Zwar wird den Studierenden nach den Feststellungen des LSG geraten, die wichtige Phase der Auslandserfahrung zwischen Eingangs- und Hauptphase einzuplanen. Gleichwohl handelt es sich um einen Teil der Universitätsausbildung, wenn er der Eingangsphase vorausgeht, aber von der Universität so behandelt und anerkannt wird, als wenn er zwischen Eingangs- und Hauptphase durchgeführt worden wäre. Das ist nach den Feststellungen des LSG aber der Fall. Zwar steht vor der Immatrikulation noch nicht fest, ob es zu der angestrebten Universitätsausbildung kommt. Wird ein Kind aber immatrikuliert und erkennt die Universität den früheren Auslandsaufenthalt so an, als wäre er nach der Immatrikulation in der vorgeschriebenen oder dringend empfohlenen Art und Zeit durchgeführt worden, so kann er auch im Rahmen des § 2 BKGG nicht anders behandelt werden.
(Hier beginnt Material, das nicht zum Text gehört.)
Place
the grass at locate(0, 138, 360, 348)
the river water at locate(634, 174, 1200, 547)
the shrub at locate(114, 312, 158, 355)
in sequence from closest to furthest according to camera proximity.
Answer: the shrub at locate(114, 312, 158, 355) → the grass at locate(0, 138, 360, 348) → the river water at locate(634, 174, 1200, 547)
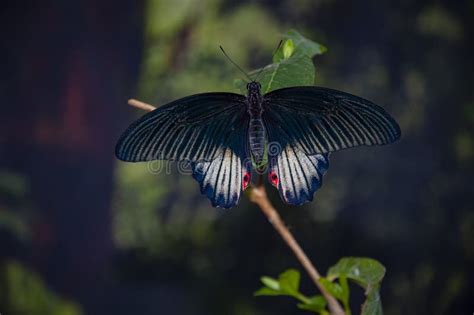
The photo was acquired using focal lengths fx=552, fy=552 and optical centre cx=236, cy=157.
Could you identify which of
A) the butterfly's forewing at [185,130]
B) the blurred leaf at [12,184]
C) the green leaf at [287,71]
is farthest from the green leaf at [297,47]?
the blurred leaf at [12,184]

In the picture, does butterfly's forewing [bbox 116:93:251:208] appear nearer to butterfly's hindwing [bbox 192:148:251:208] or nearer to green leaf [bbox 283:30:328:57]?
butterfly's hindwing [bbox 192:148:251:208]

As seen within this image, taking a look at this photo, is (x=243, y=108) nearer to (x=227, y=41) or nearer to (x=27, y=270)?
(x=227, y=41)

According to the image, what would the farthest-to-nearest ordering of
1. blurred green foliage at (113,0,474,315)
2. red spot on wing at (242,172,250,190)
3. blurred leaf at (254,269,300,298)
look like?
blurred green foliage at (113,0,474,315) → blurred leaf at (254,269,300,298) → red spot on wing at (242,172,250,190)

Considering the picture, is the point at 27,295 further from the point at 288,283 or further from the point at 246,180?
the point at 246,180

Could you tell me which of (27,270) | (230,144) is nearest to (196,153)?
(230,144)

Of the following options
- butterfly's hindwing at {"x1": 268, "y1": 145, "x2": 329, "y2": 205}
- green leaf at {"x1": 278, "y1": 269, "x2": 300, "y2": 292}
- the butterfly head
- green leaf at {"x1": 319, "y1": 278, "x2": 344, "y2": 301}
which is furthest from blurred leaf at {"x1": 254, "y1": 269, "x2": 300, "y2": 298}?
the butterfly head

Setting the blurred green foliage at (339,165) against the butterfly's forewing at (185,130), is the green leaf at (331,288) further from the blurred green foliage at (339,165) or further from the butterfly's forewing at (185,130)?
the blurred green foliage at (339,165)
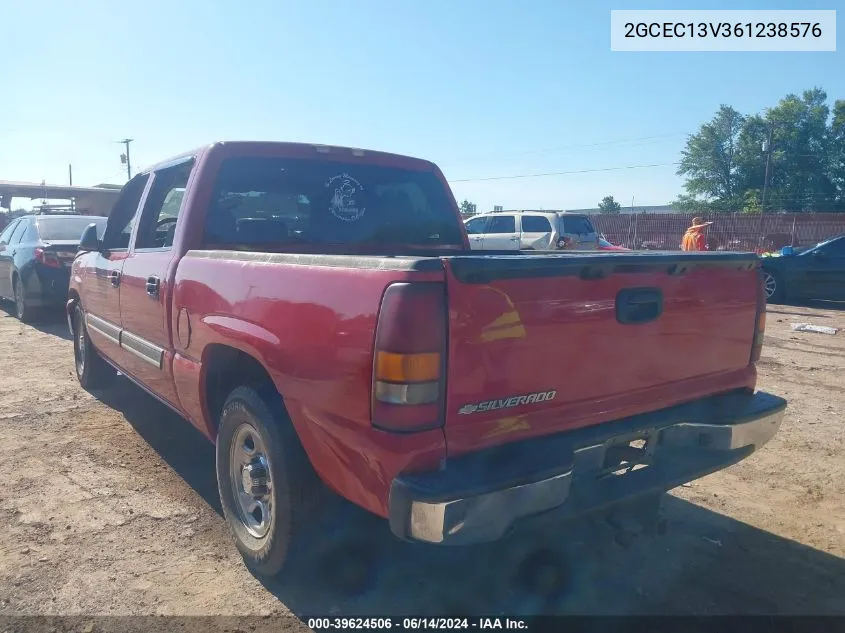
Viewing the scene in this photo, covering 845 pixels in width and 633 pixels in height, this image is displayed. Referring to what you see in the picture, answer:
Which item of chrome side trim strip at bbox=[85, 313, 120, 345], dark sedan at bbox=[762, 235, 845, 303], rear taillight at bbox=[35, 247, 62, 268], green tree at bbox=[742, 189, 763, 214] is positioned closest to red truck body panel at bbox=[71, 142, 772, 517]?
chrome side trim strip at bbox=[85, 313, 120, 345]

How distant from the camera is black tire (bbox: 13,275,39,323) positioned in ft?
31.8

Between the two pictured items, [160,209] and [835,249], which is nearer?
[160,209]

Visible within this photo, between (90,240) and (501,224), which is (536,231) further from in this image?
(90,240)

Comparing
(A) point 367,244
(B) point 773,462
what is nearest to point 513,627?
(A) point 367,244

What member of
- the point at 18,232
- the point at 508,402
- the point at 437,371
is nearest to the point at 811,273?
the point at 508,402

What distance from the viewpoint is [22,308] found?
980 cm

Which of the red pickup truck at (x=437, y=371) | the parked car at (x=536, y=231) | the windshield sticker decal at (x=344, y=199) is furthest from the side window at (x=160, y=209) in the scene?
the parked car at (x=536, y=231)

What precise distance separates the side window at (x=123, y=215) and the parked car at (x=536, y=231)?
11.7m

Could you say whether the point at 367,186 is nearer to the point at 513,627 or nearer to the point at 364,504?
the point at 364,504

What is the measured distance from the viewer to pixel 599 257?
2594 millimetres

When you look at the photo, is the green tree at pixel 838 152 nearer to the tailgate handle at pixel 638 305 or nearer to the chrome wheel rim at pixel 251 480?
the tailgate handle at pixel 638 305

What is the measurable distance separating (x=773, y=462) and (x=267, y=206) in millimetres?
3687

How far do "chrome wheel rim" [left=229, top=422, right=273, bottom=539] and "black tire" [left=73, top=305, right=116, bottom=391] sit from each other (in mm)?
3348

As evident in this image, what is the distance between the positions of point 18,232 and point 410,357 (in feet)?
34.9
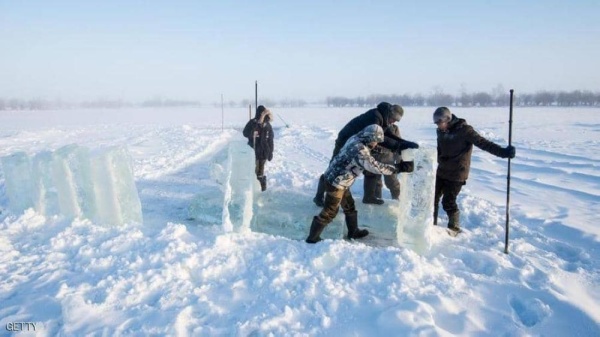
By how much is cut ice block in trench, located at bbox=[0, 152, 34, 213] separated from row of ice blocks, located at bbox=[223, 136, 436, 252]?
10.6 ft

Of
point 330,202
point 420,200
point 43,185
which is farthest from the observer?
point 43,185

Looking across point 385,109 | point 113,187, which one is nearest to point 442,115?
point 385,109

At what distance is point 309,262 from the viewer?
396 centimetres

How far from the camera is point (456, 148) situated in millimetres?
4863

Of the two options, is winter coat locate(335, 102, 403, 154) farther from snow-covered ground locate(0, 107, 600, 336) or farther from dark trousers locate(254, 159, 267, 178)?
dark trousers locate(254, 159, 267, 178)

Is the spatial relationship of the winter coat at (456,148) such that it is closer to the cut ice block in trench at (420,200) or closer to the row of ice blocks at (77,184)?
the cut ice block in trench at (420,200)

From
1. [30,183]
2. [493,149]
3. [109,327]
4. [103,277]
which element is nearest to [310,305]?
[109,327]

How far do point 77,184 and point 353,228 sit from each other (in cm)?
427

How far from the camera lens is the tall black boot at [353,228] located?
194 inches

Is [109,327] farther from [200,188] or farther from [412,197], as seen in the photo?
[200,188]

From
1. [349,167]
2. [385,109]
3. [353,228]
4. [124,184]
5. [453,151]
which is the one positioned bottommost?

Die Rüge der Beklagten, das LSG hätte noch Beweis darüber erheben müssen, ob der Tochter des Klägers während ihres Englandaufenthaltes aus dem Ausbildungsverhältnis Bruttobezüge in Höhe von wenigstens 750,- DM zugestanden hätten, ist nicht begründet. Insbesondere brauchte das LSG die vom Kläger in seinem Widerspruchsschreiben angebotene Bescheinigung der Gasteltern über freie Unterkunft und Verpflegung sowie über das gezahlte Taschengeld nicht beizuziehen. Das LSG konnte insoweit von den Angaben des Klägers ausgehen, denn weder aus dem Vortrag der Beklagten noch aus den Akten ergaben sich Anhaltspunkte dafür, daß diese unrichtig waren. Die gewährten Sachbezüge sind mit monatlich 510,- DM für das Jahr 1986 anzusetzen, weil insoweit die Sachbezugsverordnung vom 20. Dezember 1985 (BGBl I,2556) anzuwenden ist (vgl Urteil des erkennenden Senats vom 7. September 1988 - 10 RKg 5/87 -). Unter Berücksichtigung des Taschengeldes, das monatlich nicht mehr als umgerechnet 54,- DM betrug, ergab sich eine Ausbildungsvergütung von nicht mehr als 750,- DM monatlich.
Die Revision der Beklagten konnte danach keinen Erfolg haben. Die Kostenentscheidung beruht auf § 193 SGG.